The study released by UNLV Center for Gaming Research found that total liabilities for the state's casinos have grown 18-fold since 1984 to $51.2 billion during the fiscal year that ended in June 2011. But with $22 billion in casino revenues for that same period, the money they were pulling in was only five times the amount from 1984.
The center's director, Dave Schwartz, said that since 2008, casinos have owed more in long-term debt than they collectively earn in revenue each year.
"This says that the growth that we saw and the investment that we saw in the middle of the decade was quite different from what we saw in the middle of the 90s," Schwartz said.
The years just before the Great Recession were the best — and most optimistic — years for Sin City casinos, as developers were eager to build more megaresorts and casinos seemed to fill hotel rooms and slot machines as quickly as they could build.

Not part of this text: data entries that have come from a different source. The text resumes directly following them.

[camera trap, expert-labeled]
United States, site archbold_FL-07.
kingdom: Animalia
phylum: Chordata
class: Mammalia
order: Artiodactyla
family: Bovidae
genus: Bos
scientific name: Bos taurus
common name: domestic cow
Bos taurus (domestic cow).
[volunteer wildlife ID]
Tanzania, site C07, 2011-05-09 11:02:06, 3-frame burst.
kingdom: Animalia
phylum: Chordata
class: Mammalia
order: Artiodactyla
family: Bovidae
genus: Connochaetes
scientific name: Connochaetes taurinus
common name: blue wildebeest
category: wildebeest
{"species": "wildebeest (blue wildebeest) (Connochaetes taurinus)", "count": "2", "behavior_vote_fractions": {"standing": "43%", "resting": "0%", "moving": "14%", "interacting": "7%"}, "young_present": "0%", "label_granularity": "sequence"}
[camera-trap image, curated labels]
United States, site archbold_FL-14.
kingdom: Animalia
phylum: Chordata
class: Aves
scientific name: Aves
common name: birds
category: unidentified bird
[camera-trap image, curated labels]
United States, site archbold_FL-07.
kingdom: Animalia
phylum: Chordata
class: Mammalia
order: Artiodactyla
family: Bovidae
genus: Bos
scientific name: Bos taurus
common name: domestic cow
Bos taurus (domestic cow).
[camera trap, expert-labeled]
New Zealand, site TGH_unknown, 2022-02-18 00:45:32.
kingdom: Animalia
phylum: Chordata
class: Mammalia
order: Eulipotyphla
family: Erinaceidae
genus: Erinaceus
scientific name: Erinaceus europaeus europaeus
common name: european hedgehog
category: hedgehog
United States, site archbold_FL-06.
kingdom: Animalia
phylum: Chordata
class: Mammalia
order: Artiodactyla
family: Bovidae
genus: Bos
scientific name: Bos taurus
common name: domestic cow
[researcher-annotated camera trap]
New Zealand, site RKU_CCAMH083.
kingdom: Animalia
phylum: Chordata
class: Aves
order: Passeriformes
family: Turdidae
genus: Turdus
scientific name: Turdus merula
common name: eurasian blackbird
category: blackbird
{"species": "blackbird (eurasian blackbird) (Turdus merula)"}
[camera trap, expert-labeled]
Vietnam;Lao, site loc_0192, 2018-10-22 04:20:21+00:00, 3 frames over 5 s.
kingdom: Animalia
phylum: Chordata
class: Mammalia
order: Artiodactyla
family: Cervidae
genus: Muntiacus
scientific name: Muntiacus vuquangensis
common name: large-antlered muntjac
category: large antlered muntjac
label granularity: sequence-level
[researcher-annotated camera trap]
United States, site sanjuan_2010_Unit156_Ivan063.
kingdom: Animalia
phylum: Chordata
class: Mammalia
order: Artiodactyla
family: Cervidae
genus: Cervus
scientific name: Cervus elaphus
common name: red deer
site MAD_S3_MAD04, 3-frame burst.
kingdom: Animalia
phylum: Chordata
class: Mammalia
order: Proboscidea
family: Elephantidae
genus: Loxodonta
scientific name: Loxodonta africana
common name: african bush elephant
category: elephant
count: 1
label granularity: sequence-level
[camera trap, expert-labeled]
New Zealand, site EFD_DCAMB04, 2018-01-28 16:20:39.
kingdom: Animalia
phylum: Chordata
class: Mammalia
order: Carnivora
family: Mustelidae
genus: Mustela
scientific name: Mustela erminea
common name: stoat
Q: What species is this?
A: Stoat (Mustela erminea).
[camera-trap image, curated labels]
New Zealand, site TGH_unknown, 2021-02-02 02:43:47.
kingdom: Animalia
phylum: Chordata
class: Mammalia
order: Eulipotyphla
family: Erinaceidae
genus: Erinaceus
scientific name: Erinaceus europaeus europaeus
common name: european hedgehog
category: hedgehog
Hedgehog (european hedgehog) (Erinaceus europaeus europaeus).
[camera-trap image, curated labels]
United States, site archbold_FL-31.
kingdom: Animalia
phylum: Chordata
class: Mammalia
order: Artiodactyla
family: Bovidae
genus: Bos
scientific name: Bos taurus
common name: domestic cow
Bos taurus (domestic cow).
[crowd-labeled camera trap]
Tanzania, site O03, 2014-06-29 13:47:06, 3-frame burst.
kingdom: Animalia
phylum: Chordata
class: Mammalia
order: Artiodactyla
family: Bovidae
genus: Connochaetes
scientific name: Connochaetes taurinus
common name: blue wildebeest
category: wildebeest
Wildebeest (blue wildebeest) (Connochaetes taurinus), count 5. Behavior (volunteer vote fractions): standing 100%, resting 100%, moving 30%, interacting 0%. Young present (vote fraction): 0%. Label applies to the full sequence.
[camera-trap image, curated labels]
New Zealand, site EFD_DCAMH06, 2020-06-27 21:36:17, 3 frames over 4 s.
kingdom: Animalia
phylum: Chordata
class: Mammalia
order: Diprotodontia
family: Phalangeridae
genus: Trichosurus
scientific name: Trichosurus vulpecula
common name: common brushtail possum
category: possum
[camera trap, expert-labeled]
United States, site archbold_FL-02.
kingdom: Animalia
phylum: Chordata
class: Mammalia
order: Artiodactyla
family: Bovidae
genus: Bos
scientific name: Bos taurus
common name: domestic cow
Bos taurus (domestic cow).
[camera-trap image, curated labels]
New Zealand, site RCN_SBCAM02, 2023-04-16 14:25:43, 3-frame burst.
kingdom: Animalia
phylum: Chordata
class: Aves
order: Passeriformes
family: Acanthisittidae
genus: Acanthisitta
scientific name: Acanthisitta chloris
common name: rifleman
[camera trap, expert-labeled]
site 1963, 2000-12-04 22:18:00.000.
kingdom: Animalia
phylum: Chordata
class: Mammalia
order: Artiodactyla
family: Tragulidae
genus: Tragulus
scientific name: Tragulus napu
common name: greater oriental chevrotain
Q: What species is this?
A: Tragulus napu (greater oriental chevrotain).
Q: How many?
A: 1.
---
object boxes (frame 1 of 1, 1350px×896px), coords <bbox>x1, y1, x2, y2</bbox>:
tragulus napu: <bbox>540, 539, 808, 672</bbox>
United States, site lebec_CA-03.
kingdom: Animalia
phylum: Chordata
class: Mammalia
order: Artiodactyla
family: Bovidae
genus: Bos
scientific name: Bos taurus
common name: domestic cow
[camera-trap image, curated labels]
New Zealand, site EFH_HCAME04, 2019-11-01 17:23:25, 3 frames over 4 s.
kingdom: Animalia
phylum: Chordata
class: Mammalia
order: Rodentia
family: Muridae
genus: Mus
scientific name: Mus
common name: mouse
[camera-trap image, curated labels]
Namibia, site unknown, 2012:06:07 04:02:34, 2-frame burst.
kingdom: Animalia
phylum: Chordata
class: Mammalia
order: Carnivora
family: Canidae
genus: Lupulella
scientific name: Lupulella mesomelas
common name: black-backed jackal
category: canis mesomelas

The success led to aggressive financing for construction and the pricey privatizations of Caesars Entertainment Corp., then Harrah's Entertainment, and Station Casinos Inc. Both corporate buyouts left the companies with significant debt.
Casinos in Nevada collectively lost $14.2 billion before taxes from July 2008 to June 2011.
Schwartz said that since fiscal 2009, general and administrative costs for things like interest payments and write-downs have consumed more than half of all casino revenues in the state.